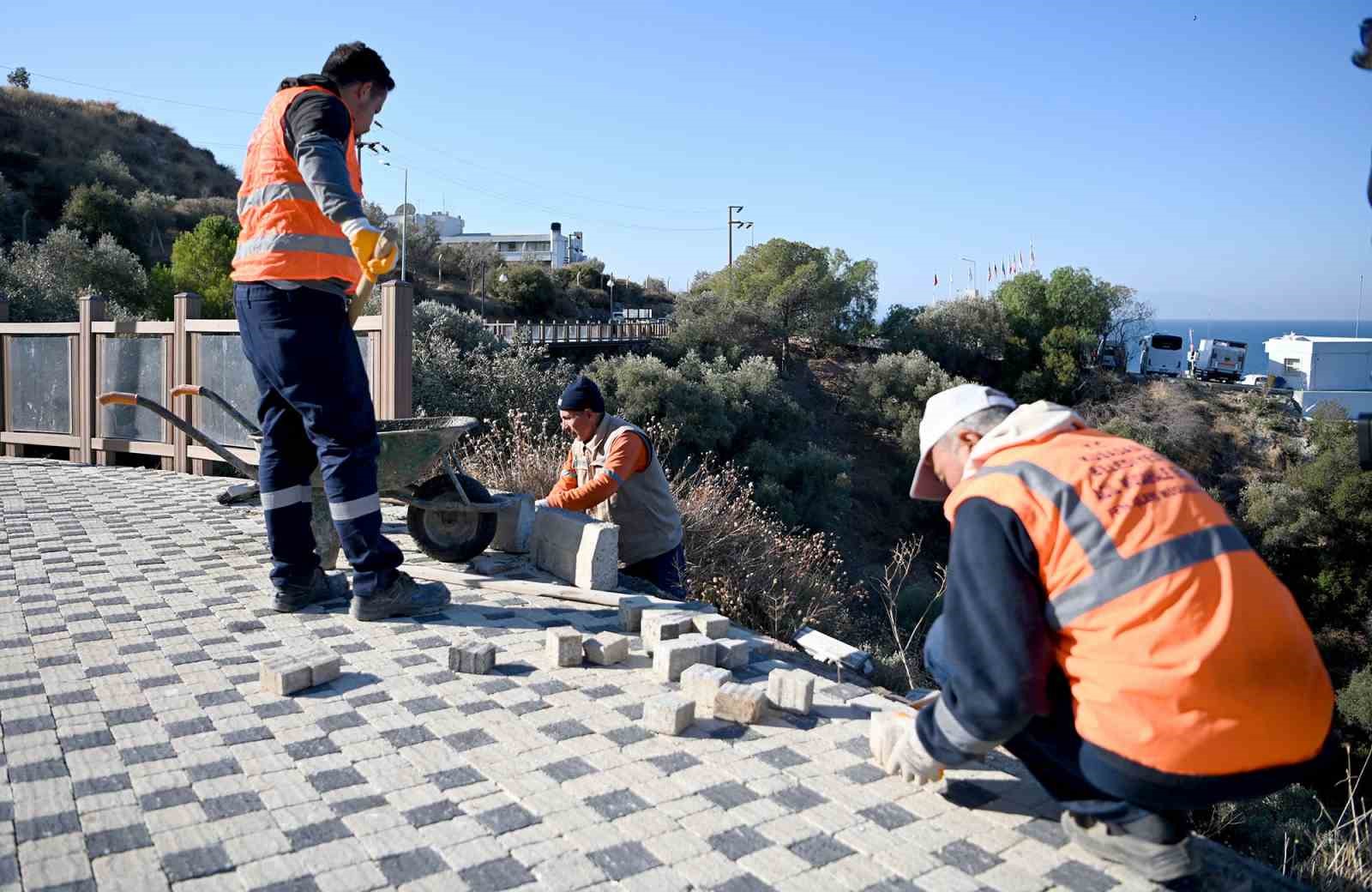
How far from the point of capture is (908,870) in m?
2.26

...

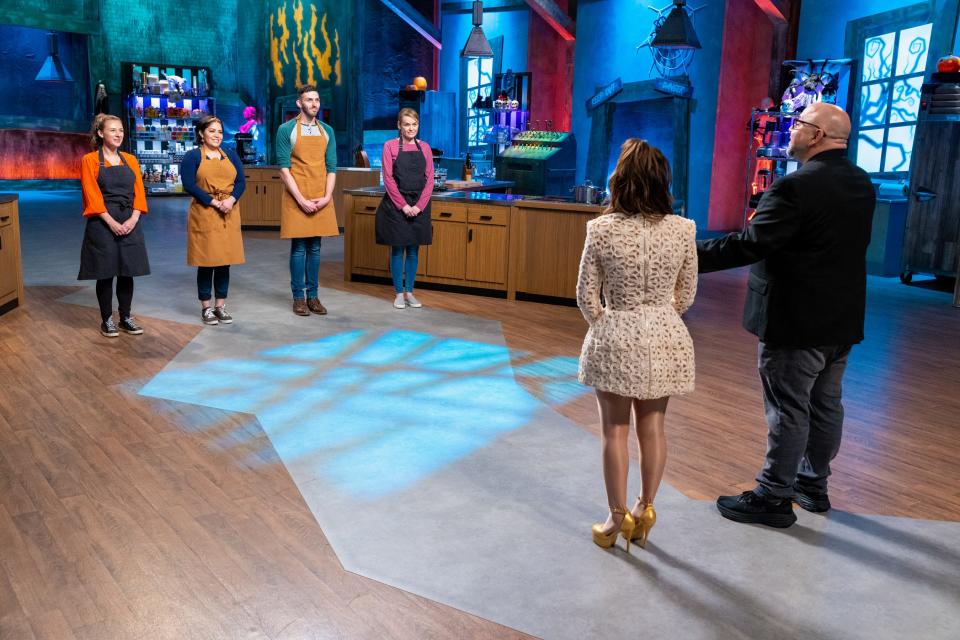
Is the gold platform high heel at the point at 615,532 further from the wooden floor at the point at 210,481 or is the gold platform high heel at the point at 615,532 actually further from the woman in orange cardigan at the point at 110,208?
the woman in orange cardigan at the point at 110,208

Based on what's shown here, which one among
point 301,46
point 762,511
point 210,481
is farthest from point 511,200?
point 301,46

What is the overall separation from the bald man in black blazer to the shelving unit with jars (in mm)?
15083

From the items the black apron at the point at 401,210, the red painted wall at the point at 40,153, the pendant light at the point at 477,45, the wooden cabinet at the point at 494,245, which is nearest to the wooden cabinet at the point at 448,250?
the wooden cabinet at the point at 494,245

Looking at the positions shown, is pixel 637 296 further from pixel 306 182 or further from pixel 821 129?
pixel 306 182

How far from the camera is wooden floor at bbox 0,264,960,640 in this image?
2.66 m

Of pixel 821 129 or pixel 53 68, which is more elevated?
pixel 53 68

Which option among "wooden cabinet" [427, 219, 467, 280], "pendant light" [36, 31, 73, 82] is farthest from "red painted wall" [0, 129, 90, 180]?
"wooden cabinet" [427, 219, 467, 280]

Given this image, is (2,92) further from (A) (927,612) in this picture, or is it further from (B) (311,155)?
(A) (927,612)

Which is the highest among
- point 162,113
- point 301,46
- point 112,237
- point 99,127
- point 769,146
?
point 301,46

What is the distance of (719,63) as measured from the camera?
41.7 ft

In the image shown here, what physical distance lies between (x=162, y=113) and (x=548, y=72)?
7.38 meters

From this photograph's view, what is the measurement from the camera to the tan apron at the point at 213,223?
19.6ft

---

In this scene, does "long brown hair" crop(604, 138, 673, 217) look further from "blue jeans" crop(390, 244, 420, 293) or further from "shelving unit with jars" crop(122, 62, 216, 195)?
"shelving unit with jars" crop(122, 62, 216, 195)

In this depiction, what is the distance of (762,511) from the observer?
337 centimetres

PROBLEM: List, in full, each line of the material above that contains the word "woman".

OUTPUT FOR THIS EXERCISE:
Is the gold platform high heel at the point at 615,532 further from the wooden floor at the point at 210,481 or is the gold platform high heel at the point at 615,532 actually further from the woman in orange cardigan at the point at 110,208?
the woman in orange cardigan at the point at 110,208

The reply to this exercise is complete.